Reputation: 3
I am trying to find a way to filter based off the value of one column to search in another column. If I have a value in one column, I want verify that the value is also in the array in a different column.
I tried the following:
df = sc.parallelize([('v1', ['v1','v2','v3']),('v4' ['v1','v2','v4'])]).toDF()
df.filter(pyspark.sql.functions.array_contains(df._2, df._1)).show()
Traceback (most recent call last):
File "<stdin>", line 1, in <module>
File "/usr/local/Cellar/apache-spark/2.1.1/libexec/python/pyspark/sql/functions.py", line 1648, in array_contains
return Column(sc._jvm.functions.array_contains(_to_java_column(col), value))
File "/usr/local/Cellar/apache-spark/2.1.1/libexec/python/lib/py4j-0.10.4-src.zip/py4j/java_gateway.py", line 1124, in __call__
File "/usr/local/Cellar/apache-spark/2.1.1/libexec/python/lib/py4j-0.10.4-src.zip/py4j/java_gateway.py", line 1088, in _build_args
File "/usr/local/Cellar/apache-spark/2.1.1/libexec/python/lib/py4j-0.10.4-src.zip/py4j/java_gateway.py", line 1075, in _get_args
File "/usr/local/Cellar/apache-spark/2.1.1/libexec/python/lib/py4j-0.10.4-src.zip/py4j/java_collections.py", line 512, in convert
TypeError: 'Column' object is not callable
What I am looking for is something similar to
df.filter(pyspark.sql.functions.array_contains(df._2, 'v4'))

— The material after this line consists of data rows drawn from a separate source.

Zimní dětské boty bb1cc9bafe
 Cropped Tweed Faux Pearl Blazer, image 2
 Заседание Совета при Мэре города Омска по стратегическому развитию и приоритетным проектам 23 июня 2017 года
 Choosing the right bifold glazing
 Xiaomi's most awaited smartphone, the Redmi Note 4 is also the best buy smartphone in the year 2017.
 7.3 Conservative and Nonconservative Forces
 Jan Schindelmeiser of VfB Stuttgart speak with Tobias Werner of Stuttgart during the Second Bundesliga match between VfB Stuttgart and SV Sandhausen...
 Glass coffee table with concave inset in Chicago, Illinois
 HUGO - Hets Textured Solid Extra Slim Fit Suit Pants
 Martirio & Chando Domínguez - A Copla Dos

but I don't want to use a static value. I wanted to use the value from column _1.
Upvotes: 0
Views: 337
Reputation: 35219
You have to use expression for this:
df.filter("array_contains(_2, _1)").show()
+---+------------+
| _1| _2|
+---+------------+
| v1|[v1, v2, v3]|
| v4|[v1, v2, v4]|
+---+------------+
Upvotes: 1